To do:
Print, exactly and without pictures, the lines from the one where "http://webtablab.com/web/download-free-legal-music-sites/" appears down to the end of the entries.

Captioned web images
◇ ◇ ◇ ◇ ◇
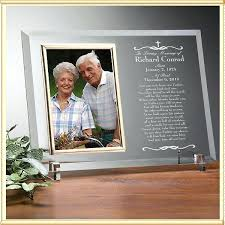double sided glass picture frame 8x10 manufacturers crystal frames wedding gifts birthday gift ideas customized a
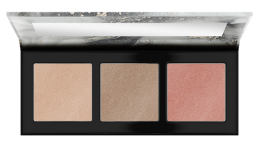 4059729216328_Catrice Luminice Highlight & Blush Glow Palette 010_Image_Front View Half Open_png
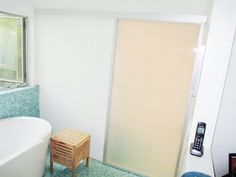 Our Wall Slides are a modern alternative to a regular door. If you have a space in your home that could use separating for privacy, visit www.chiproducts.com or call (866) 567-0400 and ask about our Wall Slides and Room Dividers! Our customization options are thorough enough to bring your home improvement ideas to life. Common installation cities include Fullerton, California.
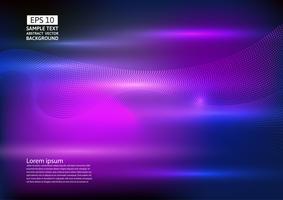 Projeto do fundo do sumário da onda de partícula. ilustração vetorial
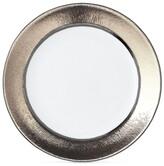 Bernardaud Dinnerware, Dune Accent Salad Plate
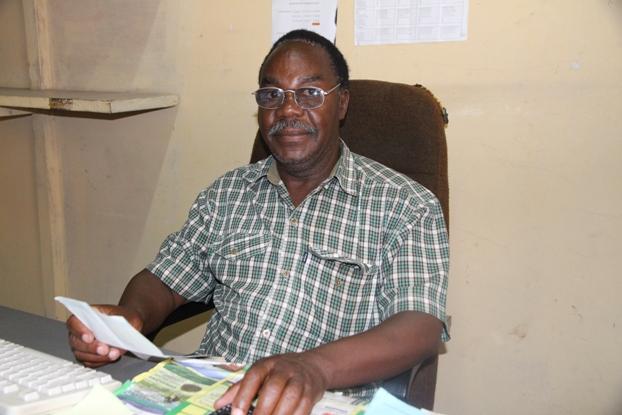 College Executive Director Mr. Hamaamba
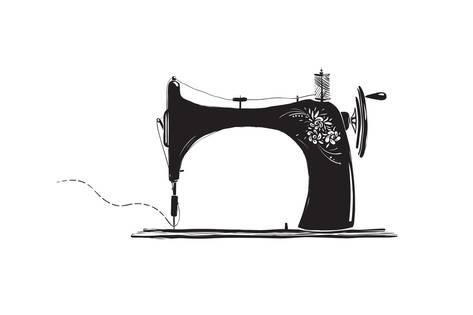Sewing Machine Operator Basics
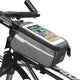 light gray Bike Phone Front Frame waterproof Bag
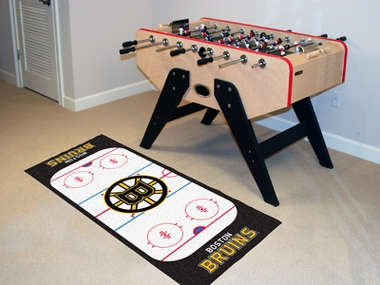 Boston Bruins Rink Runner Rug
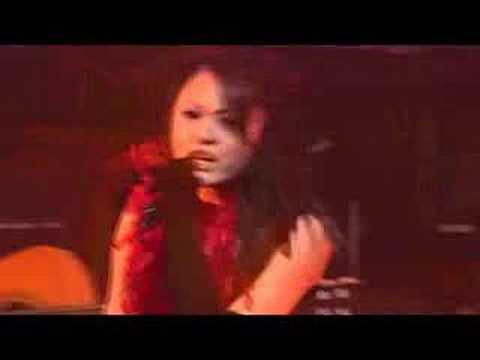 Miezaru Ude - Kaori Oda [Sound Horizon] (Live)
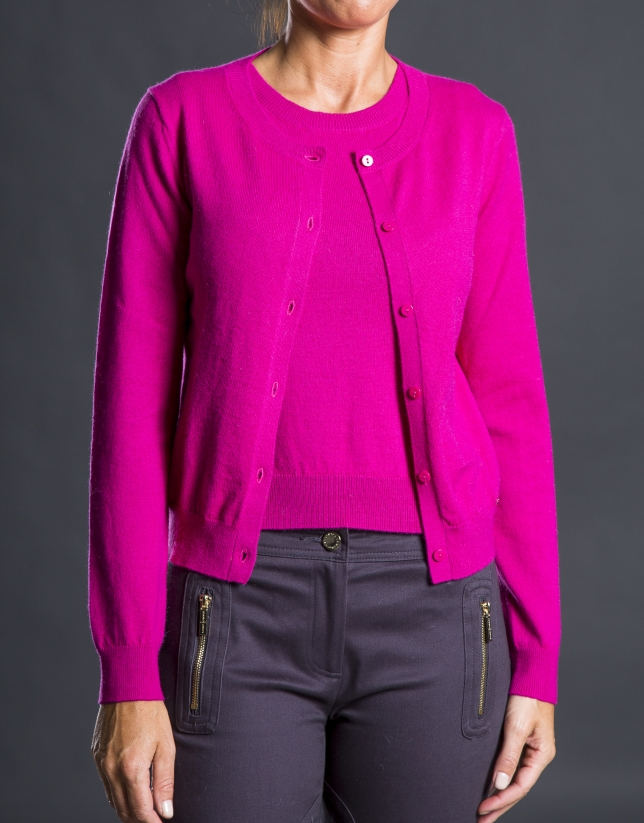 Coral knit jacket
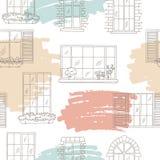 Vecteur sans couture d'illustration de croquis de modèle de couleur graphique de Windows Photographie stock libre de droits
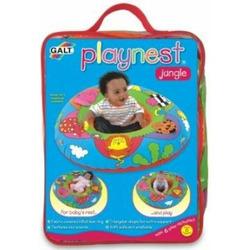 Galt Playnest - Jungle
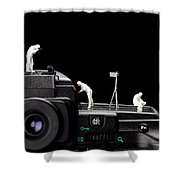 Police Investigate On A Camera Shower Curtain by Paul Ge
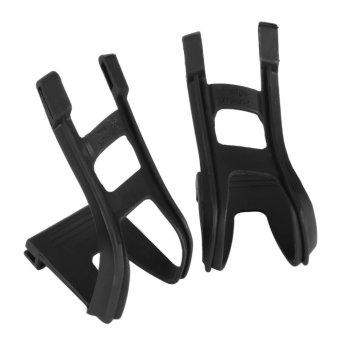 Wellgo Bike Toe Clips and Straps (Black) - intl - 5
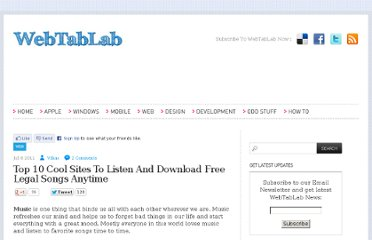 http://webtablab.com/web/download-free-legal-music-sites/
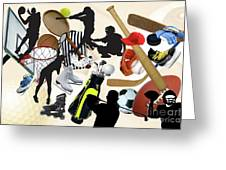 Sports Sports Sports Greeting Card by Susan  Lipschutz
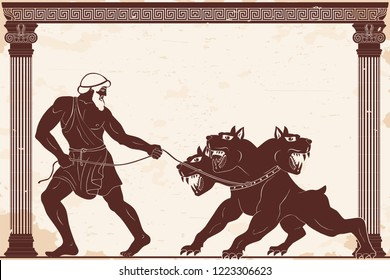 Hercules abducts Cerberus from Hell. Figure on a beige background with the aging effect.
◇ ◇ ◇ ◇ ◇
Task response:
 http://webtablab.com/web/download-free-legal-music-sites/
 Sports Sports Sports Greeting Card by Susan  Lipschutz
 Hercules abducts Cerberus from Hell. Figure on a beige background with the aging effect.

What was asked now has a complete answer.